**READING TEXT:**
----

5. Follow a shift-left approach and start performance testing in parallel with SDLC
The purpose of performance testing is not to find bugs (functional issue) but to eliminate performance bottlenecks. Performance testing measures the quality attributes (non-Functional requirements) of the solution.
Thus, it is highly recommended to adapt a shift-left approach to identify and address performance issues as much as earlier in the development process. But first, let’s explain the shift-left approach and why is important to adapt it as part of performance testing.
Shift left is a practice intended to find and prevent defects early in the software delivery process. The idea is to improve quality by moving tasks to the left as early in the lifecycle as possible. The shift left approach emphasizes the need for developers to concentrate on quality from their earliest stage of a software build, rather than waiting for errors and bugs to be found late in the SDLC. Discovering potential performance issues early in the development cycle minimizes the impact and the cost of fixing them, which increases (in orders of magnitude) as solution realization moves from the design phase to production. Additional, introducing performance testing during development, helps keeping performance criterion in the forefront.

----

**ACTIVITIES:**
• A. Answer these questions from the passage on shift-left performance testing:
(i) What is the stated purpose of performance testing?
(ii) What does performance testing measure?
(iii) How does the cost of fixing performance issues change as solution realization moves from the design phase to production?
• B. Pick up the passage on shift-left performance testing after its last sentence and continue it.
The records are not needed for any of this work.

**EXCERPTED RECORDS:**
----

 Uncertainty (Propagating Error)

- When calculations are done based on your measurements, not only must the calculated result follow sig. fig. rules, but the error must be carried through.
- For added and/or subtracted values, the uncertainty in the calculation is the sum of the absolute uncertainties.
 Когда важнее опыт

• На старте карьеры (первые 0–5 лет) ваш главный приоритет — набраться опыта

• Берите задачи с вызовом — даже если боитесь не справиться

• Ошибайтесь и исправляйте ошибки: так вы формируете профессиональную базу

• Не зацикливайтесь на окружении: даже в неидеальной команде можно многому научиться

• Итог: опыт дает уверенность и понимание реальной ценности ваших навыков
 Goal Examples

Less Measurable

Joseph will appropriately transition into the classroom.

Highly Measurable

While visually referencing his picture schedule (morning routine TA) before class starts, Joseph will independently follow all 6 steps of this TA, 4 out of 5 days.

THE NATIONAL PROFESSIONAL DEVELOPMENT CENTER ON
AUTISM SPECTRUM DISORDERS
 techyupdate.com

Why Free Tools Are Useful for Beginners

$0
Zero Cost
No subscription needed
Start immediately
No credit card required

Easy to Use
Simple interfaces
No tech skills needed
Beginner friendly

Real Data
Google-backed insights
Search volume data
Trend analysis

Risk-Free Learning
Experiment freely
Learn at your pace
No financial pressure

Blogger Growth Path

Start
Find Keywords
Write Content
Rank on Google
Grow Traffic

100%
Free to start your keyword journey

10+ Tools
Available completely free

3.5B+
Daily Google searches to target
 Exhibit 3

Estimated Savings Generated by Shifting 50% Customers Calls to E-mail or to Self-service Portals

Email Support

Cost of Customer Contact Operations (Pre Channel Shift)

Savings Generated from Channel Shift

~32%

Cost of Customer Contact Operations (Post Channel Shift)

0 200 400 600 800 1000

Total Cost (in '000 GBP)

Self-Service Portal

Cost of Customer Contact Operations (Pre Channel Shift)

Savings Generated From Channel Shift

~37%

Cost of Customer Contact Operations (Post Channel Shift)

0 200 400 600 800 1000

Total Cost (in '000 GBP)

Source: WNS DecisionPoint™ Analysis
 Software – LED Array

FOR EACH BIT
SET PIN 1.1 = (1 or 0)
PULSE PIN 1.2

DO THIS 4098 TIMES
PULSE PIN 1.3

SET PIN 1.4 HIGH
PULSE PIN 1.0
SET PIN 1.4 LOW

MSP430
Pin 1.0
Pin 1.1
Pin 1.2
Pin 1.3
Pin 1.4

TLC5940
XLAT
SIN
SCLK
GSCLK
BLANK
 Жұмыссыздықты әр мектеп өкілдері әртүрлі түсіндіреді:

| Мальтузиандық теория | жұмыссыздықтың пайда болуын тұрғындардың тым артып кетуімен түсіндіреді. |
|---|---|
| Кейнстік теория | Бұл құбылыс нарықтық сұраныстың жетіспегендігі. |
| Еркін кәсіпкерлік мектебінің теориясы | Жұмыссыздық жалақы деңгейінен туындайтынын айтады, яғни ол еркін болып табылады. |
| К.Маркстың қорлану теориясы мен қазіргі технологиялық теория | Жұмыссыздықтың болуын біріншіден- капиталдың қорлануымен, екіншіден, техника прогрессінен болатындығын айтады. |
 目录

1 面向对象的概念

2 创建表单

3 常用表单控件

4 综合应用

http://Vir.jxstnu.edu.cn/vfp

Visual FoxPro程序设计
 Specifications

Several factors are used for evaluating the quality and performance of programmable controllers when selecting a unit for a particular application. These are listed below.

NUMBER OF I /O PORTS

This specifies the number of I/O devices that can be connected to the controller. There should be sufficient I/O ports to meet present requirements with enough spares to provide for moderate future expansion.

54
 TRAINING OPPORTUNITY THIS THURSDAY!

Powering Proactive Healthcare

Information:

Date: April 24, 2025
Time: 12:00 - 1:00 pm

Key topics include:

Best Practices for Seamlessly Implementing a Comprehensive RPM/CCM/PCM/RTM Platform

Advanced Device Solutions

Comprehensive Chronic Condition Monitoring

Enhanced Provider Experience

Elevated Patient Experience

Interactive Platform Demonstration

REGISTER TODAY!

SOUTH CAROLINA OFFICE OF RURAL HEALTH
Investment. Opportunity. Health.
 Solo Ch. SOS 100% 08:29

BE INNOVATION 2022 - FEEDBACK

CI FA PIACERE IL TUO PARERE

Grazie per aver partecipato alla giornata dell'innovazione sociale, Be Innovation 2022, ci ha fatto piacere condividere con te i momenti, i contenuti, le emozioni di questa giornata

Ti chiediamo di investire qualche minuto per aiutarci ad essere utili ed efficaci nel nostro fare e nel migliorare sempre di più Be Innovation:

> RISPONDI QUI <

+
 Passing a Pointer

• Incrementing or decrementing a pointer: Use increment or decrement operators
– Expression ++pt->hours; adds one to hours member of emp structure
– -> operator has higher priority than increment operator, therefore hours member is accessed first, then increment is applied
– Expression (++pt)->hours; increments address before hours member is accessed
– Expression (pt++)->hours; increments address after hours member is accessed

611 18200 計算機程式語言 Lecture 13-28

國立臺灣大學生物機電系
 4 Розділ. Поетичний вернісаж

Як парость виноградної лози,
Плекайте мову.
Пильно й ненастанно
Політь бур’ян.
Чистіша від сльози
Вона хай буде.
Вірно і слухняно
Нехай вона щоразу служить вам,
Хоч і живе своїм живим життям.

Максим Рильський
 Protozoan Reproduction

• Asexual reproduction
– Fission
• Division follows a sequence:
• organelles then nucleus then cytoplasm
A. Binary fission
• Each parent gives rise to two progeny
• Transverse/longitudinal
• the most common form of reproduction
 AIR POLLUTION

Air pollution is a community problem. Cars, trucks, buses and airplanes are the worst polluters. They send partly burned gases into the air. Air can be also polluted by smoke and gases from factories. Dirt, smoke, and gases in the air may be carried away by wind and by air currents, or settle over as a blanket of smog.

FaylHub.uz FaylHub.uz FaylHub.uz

----

**TASK-BY-TASK ANSWERS:**
• A.
(i) To eliminate performance bottlenecks, not to find bugs (functional issues).
(ii) The quality attributes (non-functional requirements) of the solution.
(iii) It increases, in orders of magnitude.

• B.
Now that we’ve seen the importance of shift left performance testing in parallel with SDLC, let’s explain how that can be achieved. Shift left performance testing can be done by introducing the following principles as part of the SDLC mentality and way of working:
- Measure early and often. By tracking key metrics that provide insights into the performance of what you’re building. This helps to keep tabs on performance and areas of improvement.
- Make performance a prominent part of the coding process. Including simple performance unit-testing (additional to functional one) and apply performance code reviews not only for poorly written code but also for things that affects scalability (developers additional to bug-free code should ensure that the code they’re committing performs as well as possible, in terms of scale and optimization).
- Keep real-world usage/cases always in mind. Without keeping real-world usage patterns in mind as part of testing (not using scenarios from real-world usage), might will bring surprises when the solution moves to production. On that direction team-leads should explore issues that pop up in production and keep an eye on things that popped up at the beginning of the SDLC to ensure that get fixed and not shoved aside for other more urgent matters.
6. Add throttling options
It’s always a best practice the provided solution to contain throttling capabilities. In other words, to have mechanism/s for controlling the load (both inbound and outbound). These throttling capabilities can be used, “if” and “whenever” it is necessary.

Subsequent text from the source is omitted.